Excerpts from a spatial dataset:

▼▼▼

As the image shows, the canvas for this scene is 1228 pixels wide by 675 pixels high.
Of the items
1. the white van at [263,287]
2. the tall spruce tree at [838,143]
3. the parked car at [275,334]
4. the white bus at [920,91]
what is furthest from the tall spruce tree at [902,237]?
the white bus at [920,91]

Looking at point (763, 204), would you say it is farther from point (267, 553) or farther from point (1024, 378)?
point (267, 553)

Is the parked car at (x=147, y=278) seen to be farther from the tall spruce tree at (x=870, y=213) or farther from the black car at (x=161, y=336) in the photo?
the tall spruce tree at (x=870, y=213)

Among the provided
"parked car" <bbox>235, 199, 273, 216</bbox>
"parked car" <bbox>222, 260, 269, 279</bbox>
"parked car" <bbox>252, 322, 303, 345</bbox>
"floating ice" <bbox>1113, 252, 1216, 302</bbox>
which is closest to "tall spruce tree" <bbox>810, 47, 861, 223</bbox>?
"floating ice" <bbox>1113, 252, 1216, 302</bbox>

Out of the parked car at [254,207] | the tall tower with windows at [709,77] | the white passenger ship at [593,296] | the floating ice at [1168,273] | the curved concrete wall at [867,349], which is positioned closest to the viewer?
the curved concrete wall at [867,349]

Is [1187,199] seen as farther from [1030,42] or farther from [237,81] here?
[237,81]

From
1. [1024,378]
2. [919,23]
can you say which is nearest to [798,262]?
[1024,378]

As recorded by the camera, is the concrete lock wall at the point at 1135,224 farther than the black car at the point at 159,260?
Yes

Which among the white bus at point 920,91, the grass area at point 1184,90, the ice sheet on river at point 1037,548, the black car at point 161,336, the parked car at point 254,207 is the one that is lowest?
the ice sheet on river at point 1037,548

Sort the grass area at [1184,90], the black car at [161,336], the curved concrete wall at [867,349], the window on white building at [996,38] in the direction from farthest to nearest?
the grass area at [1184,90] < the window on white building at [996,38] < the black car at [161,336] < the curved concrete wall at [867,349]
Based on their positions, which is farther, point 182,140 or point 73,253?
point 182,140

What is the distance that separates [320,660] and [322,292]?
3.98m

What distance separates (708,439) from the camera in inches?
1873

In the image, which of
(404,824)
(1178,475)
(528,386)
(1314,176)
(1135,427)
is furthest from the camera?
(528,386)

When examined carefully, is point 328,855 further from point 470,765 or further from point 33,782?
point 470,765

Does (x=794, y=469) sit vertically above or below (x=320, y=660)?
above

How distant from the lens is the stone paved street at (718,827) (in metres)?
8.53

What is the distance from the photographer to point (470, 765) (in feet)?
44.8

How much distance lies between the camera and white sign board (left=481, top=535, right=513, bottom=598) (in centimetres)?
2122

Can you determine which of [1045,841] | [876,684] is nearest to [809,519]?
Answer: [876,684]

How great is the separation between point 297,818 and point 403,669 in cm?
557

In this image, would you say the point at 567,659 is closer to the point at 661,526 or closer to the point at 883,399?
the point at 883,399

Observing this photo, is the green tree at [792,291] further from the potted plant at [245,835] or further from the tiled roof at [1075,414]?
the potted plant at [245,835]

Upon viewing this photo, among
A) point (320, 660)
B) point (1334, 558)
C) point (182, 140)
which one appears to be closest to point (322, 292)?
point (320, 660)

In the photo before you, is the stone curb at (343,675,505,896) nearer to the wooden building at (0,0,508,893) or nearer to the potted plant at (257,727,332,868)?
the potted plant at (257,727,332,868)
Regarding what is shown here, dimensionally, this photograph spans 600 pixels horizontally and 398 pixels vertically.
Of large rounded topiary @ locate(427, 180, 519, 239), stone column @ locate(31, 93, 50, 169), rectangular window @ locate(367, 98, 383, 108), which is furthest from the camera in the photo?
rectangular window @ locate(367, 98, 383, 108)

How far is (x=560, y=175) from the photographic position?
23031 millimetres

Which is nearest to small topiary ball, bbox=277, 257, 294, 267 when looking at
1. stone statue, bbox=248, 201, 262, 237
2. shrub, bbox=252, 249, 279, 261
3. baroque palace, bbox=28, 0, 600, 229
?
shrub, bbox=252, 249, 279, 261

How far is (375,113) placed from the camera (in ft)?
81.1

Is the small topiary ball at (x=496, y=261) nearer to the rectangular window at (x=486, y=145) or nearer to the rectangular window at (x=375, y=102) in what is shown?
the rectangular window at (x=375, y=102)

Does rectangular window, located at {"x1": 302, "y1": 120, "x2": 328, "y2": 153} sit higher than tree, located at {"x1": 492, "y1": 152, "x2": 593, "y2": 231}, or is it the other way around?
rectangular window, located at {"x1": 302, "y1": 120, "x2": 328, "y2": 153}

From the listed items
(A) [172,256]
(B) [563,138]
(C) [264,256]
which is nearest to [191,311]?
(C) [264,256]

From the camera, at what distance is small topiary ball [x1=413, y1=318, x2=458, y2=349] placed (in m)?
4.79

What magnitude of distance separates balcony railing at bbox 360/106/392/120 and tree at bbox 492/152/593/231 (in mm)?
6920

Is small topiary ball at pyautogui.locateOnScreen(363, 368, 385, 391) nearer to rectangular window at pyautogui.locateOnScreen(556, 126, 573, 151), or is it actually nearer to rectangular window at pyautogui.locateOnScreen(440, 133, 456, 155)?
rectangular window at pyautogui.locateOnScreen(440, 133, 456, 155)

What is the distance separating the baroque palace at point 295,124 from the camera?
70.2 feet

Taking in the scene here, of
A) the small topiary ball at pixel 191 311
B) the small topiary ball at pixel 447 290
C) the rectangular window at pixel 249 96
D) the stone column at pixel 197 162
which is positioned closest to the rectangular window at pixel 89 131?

▲▲▲

Short exercise:
Copy down the material exactly as written.

In response:
As the image shows, the canvas for this scene is 1228 pixels wide by 675 pixels high.
Of the items
1. the white van at [263,287]
2. the tall spruce tree at [838,143]
3. the parked car at [275,334]
4. the white bus at [920,91]
what is furthest from the tall spruce tree at [902,237]?
the white bus at [920,91]

Looking at point (763, 204), would you say it is farther from point (267, 553) or farther from point (1024, 378)?
point (267, 553)

Is the parked car at (x=147, y=278) seen to be farther from the tall spruce tree at (x=870, y=213) or farther from the black car at (x=161, y=336) in the photo?
the tall spruce tree at (x=870, y=213)

Among the provided
"parked car" <bbox>235, 199, 273, 216</bbox>
"parked car" <bbox>222, 260, 269, 279</bbox>
"parked car" <bbox>252, 322, 303, 345</bbox>
"floating ice" <bbox>1113, 252, 1216, 302</bbox>
which is closest to "tall spruce tree" <bbox>810, 47, 861, 223</bbox>?
"floating ice" <bbox>1113, 252, 1216, 302</bbox>

Out of the parked car at [254,207] | the tall tower with windows at [709,77] | the white passenger ship at [593,296] | the floating ice at [1168,273] | the curved concrete wall at [867,349], which is positioned closest to the viewer?
the curved concrete wall at [867,349]

Is [1187,199] seen as farther from [1030,42] or farther from [237,81] here?
[237,81]

From
1. [1024,378]
2. [919,23]
can you say which is nearest to [798,262]?
[1024,378]

As recorded by the camera, is the concrete lock wall at the point at 1135,224 farther than the black car at the point at 159,260?
Yes

Which among the white bus at point 920,91, the grass area at point 1184,90, the ice sheet on river at point 1037,548, the black car at point 161,336, the parked car at point 254,207 is the one that is lowest?
the ice sheet on river at point 1037,548

Sort the grass area at [1184,90], the black car at [161,336], the curved concrete wall at [867,349], the window on white building at [996,38] in the direction from farthest to nearest?
the grass area at [1184,90] < the window on white building at [996,38] < the black car at [161,336] < the curved concrete wall at [867,349]
Based on their positions, which is farther, point 182,140 or point 73,253?
point 182,140

What is the distance that separates [320,660] and [322,292]?
3.98m

What distance separates (708,439) from the camera in inches?
1873

In the image, which of
(404,824)
(1178,475)
(528,386)
(1314,176)
(1135,427)
is furthest from the camera?
(528,386)

When examined carefully, is point 328,855 further from point 470,765 or further from point 33,782?
point 470,765

Does (x=794, y=469) sit vertically above or below (x=320, y=660)?
above

How distant from the lens is the stone paved street at (718,827) (in metres)?
8.53

What is the distance from the photographer to point (470, 765) (in feet)?
44.8

How much distance lies between the camera and white sign board (left=481, top=535, right=513, bottom=598) (in centimetres)?
2122

Can you determine which of [1045,841] | [876,684] is nearest to [809,519]?
Answer: [876,684]

How great is the separation between point 297,818 and point 403,669 in cm?
557

In this image, would you say the point at 567,659 is closer to the point at 661,526 or closer to the point at 883,399?
the point at 883,399

Observing this photo, is the green tree at [792,291] further from the potted plant at [245,835] or further from the tiled roof at [1075,414]?
the potted plant at [245,835]

Upon viewing this photo, among
A) point (320, 660)
B) point (1334, 558)
C) point (182, 140)
which one appears to be closest to point (322, 292)?
point (320, 660)

In the photo before you, is the stone curb at (343,675,505,896) nearer to the wooden building at (0,0,508,893) or nearer to the potted plant at (257,727,332,868)?
the potted plant at (257,727,332,868)
Regarding what is shown here, dimensionally, this photograph spans 600 pixels horizontally and 398 pixels vertically.
Of large rounded topiary @ locate(427, 180, 519, 239), stone column @ locate(31, 93, 50, 169), rectangular window @ locate(367, 98, 383, 108), which is furthest from the camera in the photo?
rectangular window @ locate(367, 98, 383, 108)

How far is (x=560, y=175) from the photographic position?
23031 millimetres

Which is nearest to small topiary ball, bbox=277, 257, 294, 267 when looking at
1. stone statue, bbox=248, 201, 262, 237
2. shrub, bbox=252, 249, 279, 261
3. baroque palace, bbox=28, 0, 600, 229
?
shrub, bbox=252, 249, 279, 261

How far is (375,113) placed from the camera (in ft)?
81.1

Is the small topiary ball at (x=496, y=261) nearer to the rectangular window at (x=486, y=145) or nearer to the rectangular window at (x=375, y=102) in what is shown?
the rectangular window at (x=375, y=102)

Does rectangular window, located at {"x1": 302, "y1": 120, "x2": 328, "y2": 153} sit higher than tree, located at {"x1": 492, "y1": 152, "x2": 593, "y2": 231}, or is it the other way around?
rectangular window, located at {"x1": 302, "y1": 120, "x2": 328, "y2": 153}

From the listed items
(A) [172,256]
(B) [563,138]
(C) [264,256]
which is nearest to [191,311]?
(C) [264,256]

From the camera, at what distance is small topiary ball [x1=413, y1=318, x2=458, y2=349] placed (in m)?
4.79

What magnitude of distance separates balcony railing at bbox 360/106/392/120 and tree at bbox 492/152/593/231 (in mm)?
6920

Is small topiary ball at pyautogui.locateOnScreen(363, 368, 385, 391) nearer to rectangular window at pyautogui.locateOnScreen(556, 126, 573, 151), or is it actually nearer to rectangular window at pyautogui.locateOnScreen(440, 133, 456, 155)?
rectangular window at pyautogui.locateOnScreen(440, 133, 456, 155)

What is the distance separating the baroque palace at point 295,124 from the camera?
70.2 feet

Taking in the scene here, of
A) the small topiary ball at pixel 191 311
B) the small topiary ball at pixel 447 290
C) the rectangular window at pixel 249 96
D) the stone column at pixel 197 162
which is positioned closest to the rectangular window at pixel 89 131?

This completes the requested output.